Proper foot care is vital to overall health, particularly for those with diabetes. Up to 25% of people with diabetes will develop a foot complication in their lifetime, making them a major cause of morbidity, mortality, and increased healthcare costs. A comprehensive foot exam is one of the best ways to prevent, identify, and treat small problems before they become large complications. You should see your healthcare provider annually, or more frequently if you are considered high-risk, for a comprehensive foot exam.
Your foot exam will consist of three major components:
- health history
- physical examination
- special testing
Your foot exam may take place on its own, or as a part of a larger, overall health checkup, like an annual physical. Below is a thorough explanation of each component, with key elements to discuss with your healthcare provider.
Overall Health History
The first part of your comprehensive foot exam will be a discussion of your overall health, including diabetes management and any general concerns or complications. Your healthcare provider may inquire about your activity level, diet, and lifestyle, as it relates to your overall and foot health. Be sure to bring up any concerns you may have or changes you have noticed in your feet during this segment.
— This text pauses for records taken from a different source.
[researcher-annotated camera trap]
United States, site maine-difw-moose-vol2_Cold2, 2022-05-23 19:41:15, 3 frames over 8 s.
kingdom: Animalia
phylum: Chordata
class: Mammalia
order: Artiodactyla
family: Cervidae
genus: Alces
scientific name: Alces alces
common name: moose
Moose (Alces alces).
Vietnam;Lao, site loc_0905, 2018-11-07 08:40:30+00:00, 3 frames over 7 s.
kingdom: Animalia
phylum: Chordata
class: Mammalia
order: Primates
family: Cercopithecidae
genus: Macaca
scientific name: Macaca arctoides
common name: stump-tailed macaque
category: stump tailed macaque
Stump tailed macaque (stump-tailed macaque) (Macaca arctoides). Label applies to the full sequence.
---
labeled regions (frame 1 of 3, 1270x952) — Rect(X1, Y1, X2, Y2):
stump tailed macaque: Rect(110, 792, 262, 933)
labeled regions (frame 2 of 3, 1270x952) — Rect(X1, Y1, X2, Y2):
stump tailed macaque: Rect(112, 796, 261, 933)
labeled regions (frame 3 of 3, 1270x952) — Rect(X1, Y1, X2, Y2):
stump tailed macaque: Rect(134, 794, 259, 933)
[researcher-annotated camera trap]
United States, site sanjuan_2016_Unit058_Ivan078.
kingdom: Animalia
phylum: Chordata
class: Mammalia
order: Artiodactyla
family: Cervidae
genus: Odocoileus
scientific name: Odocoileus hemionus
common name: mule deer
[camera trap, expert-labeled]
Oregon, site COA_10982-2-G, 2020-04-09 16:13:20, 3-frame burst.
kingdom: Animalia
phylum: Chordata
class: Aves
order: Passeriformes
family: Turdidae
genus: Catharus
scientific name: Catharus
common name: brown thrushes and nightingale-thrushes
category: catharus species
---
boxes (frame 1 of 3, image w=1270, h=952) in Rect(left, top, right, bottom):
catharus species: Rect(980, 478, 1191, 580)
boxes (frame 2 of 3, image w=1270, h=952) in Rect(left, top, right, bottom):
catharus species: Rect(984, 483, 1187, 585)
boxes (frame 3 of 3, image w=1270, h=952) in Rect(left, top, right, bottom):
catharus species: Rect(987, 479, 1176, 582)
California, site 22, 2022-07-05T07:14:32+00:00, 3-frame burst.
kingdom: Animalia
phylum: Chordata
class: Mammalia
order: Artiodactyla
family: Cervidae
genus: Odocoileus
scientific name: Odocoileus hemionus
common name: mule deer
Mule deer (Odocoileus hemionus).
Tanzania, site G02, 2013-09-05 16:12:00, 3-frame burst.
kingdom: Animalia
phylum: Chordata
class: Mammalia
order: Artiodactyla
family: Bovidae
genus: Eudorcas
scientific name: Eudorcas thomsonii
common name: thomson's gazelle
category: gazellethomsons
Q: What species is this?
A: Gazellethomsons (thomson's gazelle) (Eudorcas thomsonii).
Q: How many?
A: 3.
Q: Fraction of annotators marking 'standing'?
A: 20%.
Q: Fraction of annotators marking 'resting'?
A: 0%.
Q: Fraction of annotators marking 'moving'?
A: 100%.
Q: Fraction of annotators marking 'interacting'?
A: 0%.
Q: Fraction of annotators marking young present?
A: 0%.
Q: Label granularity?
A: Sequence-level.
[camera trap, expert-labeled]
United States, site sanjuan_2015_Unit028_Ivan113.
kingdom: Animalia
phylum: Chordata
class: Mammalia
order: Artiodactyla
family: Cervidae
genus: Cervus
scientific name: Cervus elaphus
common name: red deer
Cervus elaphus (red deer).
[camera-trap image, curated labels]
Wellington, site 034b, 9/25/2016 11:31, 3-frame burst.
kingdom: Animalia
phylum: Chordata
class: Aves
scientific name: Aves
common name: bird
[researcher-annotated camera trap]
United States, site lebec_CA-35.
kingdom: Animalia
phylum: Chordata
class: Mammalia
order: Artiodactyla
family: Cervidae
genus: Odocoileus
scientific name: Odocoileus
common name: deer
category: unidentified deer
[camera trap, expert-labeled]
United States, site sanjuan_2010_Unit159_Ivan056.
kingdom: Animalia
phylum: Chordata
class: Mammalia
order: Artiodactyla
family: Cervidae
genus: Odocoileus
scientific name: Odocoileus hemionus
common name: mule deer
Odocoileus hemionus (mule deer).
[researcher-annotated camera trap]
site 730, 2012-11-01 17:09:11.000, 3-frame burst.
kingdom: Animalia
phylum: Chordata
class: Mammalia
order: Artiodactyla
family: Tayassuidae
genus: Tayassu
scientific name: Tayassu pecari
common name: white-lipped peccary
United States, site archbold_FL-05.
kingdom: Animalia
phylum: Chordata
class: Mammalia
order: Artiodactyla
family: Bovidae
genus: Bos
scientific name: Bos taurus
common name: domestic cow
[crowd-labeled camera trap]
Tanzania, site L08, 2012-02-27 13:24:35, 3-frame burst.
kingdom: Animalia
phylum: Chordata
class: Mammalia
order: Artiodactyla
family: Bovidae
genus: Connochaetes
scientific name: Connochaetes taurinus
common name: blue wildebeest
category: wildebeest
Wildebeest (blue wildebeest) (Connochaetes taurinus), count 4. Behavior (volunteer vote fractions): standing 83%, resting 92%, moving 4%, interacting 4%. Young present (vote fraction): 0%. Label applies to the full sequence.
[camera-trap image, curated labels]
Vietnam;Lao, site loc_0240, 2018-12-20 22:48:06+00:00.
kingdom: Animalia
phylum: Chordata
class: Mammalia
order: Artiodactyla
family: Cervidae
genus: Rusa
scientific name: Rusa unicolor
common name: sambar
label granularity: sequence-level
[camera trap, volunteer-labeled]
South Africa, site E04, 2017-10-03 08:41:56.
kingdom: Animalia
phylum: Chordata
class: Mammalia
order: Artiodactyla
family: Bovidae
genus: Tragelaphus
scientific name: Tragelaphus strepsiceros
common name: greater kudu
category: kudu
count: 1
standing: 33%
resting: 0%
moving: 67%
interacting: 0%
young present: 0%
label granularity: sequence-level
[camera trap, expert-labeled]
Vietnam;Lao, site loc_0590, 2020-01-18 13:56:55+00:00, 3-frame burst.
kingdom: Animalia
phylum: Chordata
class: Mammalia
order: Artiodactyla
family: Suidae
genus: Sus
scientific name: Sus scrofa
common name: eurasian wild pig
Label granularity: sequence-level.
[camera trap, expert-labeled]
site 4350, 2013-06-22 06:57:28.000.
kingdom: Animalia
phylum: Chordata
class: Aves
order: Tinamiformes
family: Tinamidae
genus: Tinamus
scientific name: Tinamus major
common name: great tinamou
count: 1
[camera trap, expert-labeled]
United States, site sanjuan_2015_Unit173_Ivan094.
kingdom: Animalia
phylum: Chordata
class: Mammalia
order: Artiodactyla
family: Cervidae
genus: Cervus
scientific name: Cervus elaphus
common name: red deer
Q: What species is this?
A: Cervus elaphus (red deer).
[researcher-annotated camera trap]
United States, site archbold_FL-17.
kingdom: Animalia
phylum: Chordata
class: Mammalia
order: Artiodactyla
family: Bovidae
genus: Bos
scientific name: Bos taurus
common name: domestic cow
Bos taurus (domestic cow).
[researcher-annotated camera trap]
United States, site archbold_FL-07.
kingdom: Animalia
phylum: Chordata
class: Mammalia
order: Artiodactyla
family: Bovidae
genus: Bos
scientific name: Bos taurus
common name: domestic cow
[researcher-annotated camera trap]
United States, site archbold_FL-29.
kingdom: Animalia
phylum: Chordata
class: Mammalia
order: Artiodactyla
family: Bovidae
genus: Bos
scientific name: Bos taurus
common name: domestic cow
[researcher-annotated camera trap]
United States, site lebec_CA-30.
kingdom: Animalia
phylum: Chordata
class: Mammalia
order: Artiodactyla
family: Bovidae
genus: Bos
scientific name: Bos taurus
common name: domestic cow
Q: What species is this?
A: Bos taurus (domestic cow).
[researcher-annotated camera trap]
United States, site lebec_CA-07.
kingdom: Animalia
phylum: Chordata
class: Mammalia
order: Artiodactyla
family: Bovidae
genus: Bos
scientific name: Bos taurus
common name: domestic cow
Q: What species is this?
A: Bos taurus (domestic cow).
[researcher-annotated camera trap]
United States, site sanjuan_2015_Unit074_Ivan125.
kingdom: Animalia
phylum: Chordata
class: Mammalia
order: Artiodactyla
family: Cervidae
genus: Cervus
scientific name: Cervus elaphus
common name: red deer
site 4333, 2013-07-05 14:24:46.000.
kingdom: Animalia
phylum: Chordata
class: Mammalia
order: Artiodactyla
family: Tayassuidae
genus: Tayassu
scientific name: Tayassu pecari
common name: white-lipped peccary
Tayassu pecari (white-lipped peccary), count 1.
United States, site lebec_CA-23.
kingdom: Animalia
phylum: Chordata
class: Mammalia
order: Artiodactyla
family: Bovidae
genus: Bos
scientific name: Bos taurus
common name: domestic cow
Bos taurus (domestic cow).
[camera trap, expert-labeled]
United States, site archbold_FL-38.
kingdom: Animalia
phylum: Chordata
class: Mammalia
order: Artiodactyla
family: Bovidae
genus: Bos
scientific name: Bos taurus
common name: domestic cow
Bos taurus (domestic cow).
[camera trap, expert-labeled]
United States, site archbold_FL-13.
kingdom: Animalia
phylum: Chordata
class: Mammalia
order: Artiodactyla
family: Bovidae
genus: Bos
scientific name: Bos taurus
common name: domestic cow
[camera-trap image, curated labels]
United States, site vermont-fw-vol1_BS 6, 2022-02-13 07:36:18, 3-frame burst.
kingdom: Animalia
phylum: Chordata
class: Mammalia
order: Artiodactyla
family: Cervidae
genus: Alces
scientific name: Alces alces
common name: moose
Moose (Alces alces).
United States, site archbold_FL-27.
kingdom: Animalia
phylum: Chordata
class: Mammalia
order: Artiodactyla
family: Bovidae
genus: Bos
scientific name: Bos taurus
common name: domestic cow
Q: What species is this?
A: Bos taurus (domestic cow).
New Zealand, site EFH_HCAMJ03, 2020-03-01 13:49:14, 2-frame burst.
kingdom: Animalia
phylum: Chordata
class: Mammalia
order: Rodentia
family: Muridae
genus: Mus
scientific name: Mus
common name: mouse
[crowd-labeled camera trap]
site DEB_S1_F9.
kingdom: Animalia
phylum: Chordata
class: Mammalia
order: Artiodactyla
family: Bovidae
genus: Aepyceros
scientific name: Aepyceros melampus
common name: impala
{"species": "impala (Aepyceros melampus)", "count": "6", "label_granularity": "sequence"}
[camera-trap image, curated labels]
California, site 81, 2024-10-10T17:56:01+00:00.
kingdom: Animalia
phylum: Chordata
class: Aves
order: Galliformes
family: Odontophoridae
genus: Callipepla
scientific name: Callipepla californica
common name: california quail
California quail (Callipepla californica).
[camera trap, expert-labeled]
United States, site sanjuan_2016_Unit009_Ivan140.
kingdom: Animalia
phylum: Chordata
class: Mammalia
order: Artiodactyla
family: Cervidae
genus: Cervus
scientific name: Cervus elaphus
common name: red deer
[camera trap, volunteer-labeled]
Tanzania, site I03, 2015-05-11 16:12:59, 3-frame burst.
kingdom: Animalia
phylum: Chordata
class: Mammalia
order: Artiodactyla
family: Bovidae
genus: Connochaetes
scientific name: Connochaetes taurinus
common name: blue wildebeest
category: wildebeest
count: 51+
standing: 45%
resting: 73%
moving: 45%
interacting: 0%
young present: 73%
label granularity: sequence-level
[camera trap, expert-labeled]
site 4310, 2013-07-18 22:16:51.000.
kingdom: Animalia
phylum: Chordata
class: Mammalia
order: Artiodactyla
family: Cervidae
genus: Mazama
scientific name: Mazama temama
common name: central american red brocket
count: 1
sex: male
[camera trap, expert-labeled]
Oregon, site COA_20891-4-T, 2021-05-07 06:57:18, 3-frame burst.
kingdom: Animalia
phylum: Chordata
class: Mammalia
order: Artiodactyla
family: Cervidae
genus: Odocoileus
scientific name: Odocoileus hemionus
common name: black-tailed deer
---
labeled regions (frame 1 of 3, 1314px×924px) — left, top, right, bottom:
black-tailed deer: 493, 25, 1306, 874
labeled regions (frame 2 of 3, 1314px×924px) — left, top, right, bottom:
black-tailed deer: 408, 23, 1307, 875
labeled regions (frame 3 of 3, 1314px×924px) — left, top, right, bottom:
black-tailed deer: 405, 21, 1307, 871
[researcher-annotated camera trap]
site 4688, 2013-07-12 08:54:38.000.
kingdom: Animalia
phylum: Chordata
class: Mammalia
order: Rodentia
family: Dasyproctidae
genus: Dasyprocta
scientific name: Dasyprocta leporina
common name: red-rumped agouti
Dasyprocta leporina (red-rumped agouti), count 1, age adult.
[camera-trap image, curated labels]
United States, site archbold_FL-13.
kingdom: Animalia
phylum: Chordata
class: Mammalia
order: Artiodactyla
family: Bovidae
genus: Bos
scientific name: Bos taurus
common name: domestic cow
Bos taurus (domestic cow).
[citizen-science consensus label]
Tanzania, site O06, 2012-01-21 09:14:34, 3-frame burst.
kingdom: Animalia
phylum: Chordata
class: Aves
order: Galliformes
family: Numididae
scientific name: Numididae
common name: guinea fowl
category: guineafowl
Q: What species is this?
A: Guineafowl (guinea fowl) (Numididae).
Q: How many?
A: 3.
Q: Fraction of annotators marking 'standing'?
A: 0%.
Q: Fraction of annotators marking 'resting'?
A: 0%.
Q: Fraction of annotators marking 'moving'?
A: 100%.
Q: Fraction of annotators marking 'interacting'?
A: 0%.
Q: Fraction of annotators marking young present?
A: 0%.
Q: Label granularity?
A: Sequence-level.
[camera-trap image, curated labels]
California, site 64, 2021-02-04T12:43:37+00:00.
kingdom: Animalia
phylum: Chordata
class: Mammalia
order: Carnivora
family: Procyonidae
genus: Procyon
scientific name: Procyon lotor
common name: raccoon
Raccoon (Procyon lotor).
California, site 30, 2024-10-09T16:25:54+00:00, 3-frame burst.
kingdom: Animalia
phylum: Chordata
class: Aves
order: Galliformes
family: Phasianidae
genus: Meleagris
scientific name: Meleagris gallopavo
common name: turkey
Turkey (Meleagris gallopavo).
Your healthcare provider will ask a variety of questions such as:
- Have you had any pain or discomfort?
- Do you have any numbness or tingling?
- Have you ever had a cut or blister that was slow to heal?
- How are you managing your diabetes? What was your last A1C?
Be sure to be honest and open about any changes or concerns you have. There is no concern too small to discuss at your annual foot exam.
Physical Examination of Feet and Legs
Next, your healthcare provider will examine your feet, without shoes or socks. Generally, this hands-on assessment will include an overall inspection of your feet, including the skin, nails, joint ranges of motion, and foot function. Your healthcare provider may move your feet around, ask you to perform simple movements, watch you walk, or observe your feet and legs from different perspectives. If you are seeing a foot specialist for your foot exam, they may also examine your shoes and observe you walking and standing.
The observations noted during the physical exam will help your healthcare provider determine your risk of complications and make recommendations on steps to prevent or treat any issues that arise.
If you have noticed a change in the way your feet feel, move or function, be sure to mention it to your healthcare provider during your assessment.
The final component of a foot exam usually incorporates special tools or testing protocols to check the neurological (nerve) and vascular (blood flow) states of your feet and legs. Over time, Diabetes can have a significant impact on the function of both your nerves and blood vessels, making it imperative to incorporate this component into your regular foot exam.
Neurological (nerve) testing can be performed using a monofilament, tuning fork or other tools to test your sensation. The monofilament is the most common, as it is also the most reliable. A monofilament is a short, thin plastic filament that is pressed against your skin to assess sensation.
Before commencing the test, your healthcare provider will have you remove your shoes and socks and position your feet so the soles are facing them. They may demonstrate how the monofilament works on your hand or wrist so that you know the sensation you are being asked to identify. You will then be asked to relax, avert your eyes and identify where on your foot you are feeling the monofilament. Your healthcare provider will assess several sites on each foot, recording how many sites are correctly detected.
A tuning fork, cotton wool or other tools may also be used as an alternative means of testing sensation. Any impairments noted during this assessment will help to formulate your treatment plan, as well as to decide how often you should have an assessment.
Vascular (blood flow) assessment is another essential component of special testing during your annual foot exam. A combination of visual and hands-on techniques will be utilized to assess both the arterial (blood flow in) and venous (blood flow out) status of your feet.
Visual Assessment of Feet and Legs
You can also expect a visual assessment of your feet and lower legs during your annual foot exam. This will include looking for changes in veins, skin, swelling, hair growth, and nail condition. Changes in any of these areas can be an indication of a vascular problem. Your healthcare provider may also ask if your feet feel unusually hot or cold, or if you experience any swelling.
Analysis of Pedal Pulses and Capillary Refill
Pedal pulses and capillary refill are two key indicators of vascular health in the feet and lower legs. Your healthcare provider will check your pedal pulses on both the top of your foot and behind the inside of your ankle. They will also check your capillary refill. This is performed by gently squeezing or pressing on a toe until the skin is blanched (turns white). The toe is then released, and your healthcare provider will count the number of seconds it takes to turn pink once again.
How Often Should I Have a Foot Exam?
The frequency of a foot exam is generally determined by the level of risk. For people with low risk, an annual foot exam is typically sufficient. For those with a moderate risk, an assessment every 3-6 months may be recommended. For those with a history of foot complications, or a higher risk of developing a complication, having a foot exam every 1-3 months is usually recommended to closely monitor any changes and prevent complications as best as possible.
Who Do I See for a Foot Exam?
Your family doctor, nurse practitioner, diabetes care team, or foot specialist can perform your foot exam on a schedule that suits your needs. They will also be able to inform you, based on the findings on your foot exam, on how to best care for your feet, what preventative measures to take, and when you should return for follow up.